Generally, redundancy in data processing apparatuses has been used to improve fault tolerance, reliability, and manufacturing yield. Computers have been built with redundant elements, such as data storage disks, to prevent the loss of data in the event of a hardware failure. Computers have also been built with redundant elements, such as processor chips, to provide for automatic replacement of an element that fails during use, or to provide for error detection by executing instructions in “lockstep,” meaning that instructions are executed redundantly. Computer chips including circuitry that may be arranged as arrays, such as memories, have been built with redundant columns that may be used to replace columns that include manufacturing defects or fail as a result of use. However, the use of redundancy within processor chips has been limited by the dense, irregular nature of the transistor layout in processors. An attempt to solve the above problem is described in US Patent Application Publication No. 20060212677 published in 2006 (inventor T. Fossum). The publication describes embodiments of a multi-core processor having active and inactive execution cores. In one embodiment, an apparatus includes a processor having a plurality of execution cores on a single integrated circuit, and a plurality of core identification registers. Each of the plurality of core identification registers corresponds to one of the execution cores to identify whether the execution core is active.

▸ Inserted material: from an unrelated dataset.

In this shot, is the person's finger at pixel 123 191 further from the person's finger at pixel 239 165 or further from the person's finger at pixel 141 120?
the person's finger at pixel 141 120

However, as has been mentioned above, all the above implementations are either expensive solution where they need specialized hardware or some of them adversely affect the I/O performance where the RAID operation is done in software. More specifically, in order to improve I/O performance, the system may require expensive solutions such as hardware RAID controllers. None of the above inventions has the inexpensive solution of using one of the independent cores of the main multi-core CPU which is the heart of the computer system for RAID processing and this processing power is always available in present day computer systems with multi-core CPU.
Above we have described various implementations of the RAID solution, showed that the I/O processor is a main component of a hardware RAID controller and that the existing RAID solutions have disadvantages. It also should be noted that the above-mentioned known multi-core processors, e.g., a dual-core processors, also suffer from a number of disadvantages, one of which is that they are not used to their full potentials so that a part of their capacities remains unused for other possible applications.